▸ **Exercise aim**
Send back the line that contains "CLASSICROCK 36 2015" and all lines following it through the end of the data below, exactly, omitting pictures.

▸ **Available data**
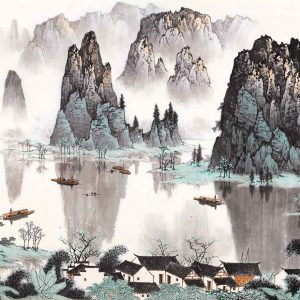 bai-xueshi_contending-greenery-among-thousands-of-peaks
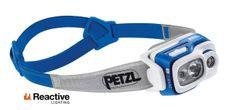 Čelovka PETZL Swift RL - modrá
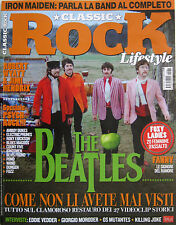 CLASSICROCK 36 2015 Beatles Iron Maiden Brian May Fanny Soft Machine Bevis Frond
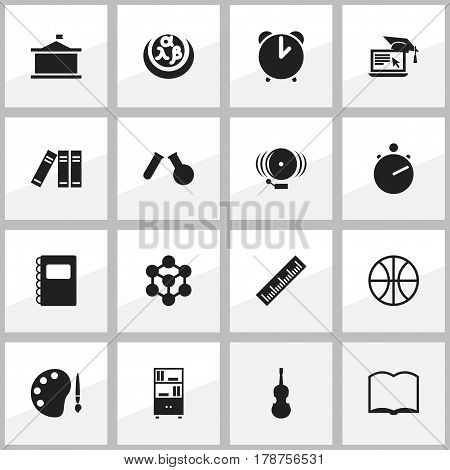 Set Of 16 Editable Science Icons. Includes Symbols Such As Copybook, Greek Alphabet, Fiddle And More. Can Be Used For Web, Mobile, UI And Infographic Design.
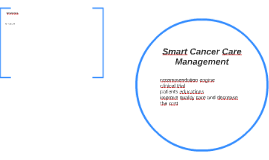 Smart Cancer Care Management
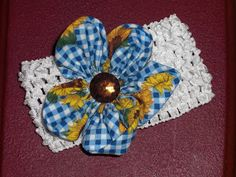Fabric Flower Hair Clips and Headbands. | Cherished Handmade Treasures... Free tutorial for making!!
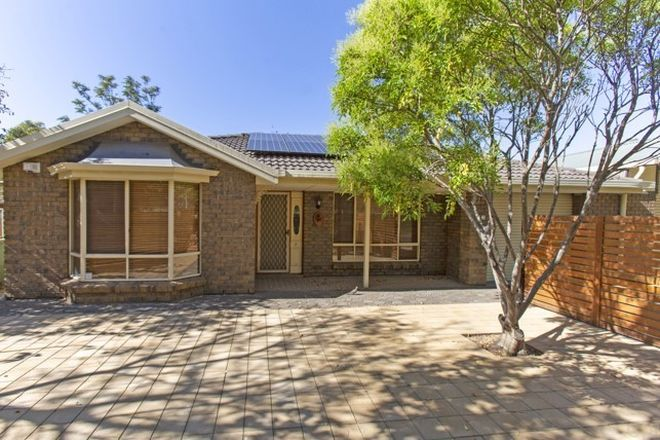 Picture of 57 Lovelock Road Road, PARAFIELD GARDENS SA 5107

▸ **Answer space**
 CLASSICROCK 36 2015 Beatles Iron Maiden Brian May Fanny Soft Machine Bevis Frond
 Set Of 16 Editable Science Icons. Includes Symbols Such As Copybook, Greek Alphabet, Fiddle And More. Can Be Used For Web, Mobile, UI And Infographic Design.
 Smart Cancer Care Management
Fabric Flower Hair Clips and Headbands. | Cherished Handmade Treasures... Free tutorial for making!!
 Picture of 57 Lovelock Road Road, PARAFIELD GARDENS SA 5107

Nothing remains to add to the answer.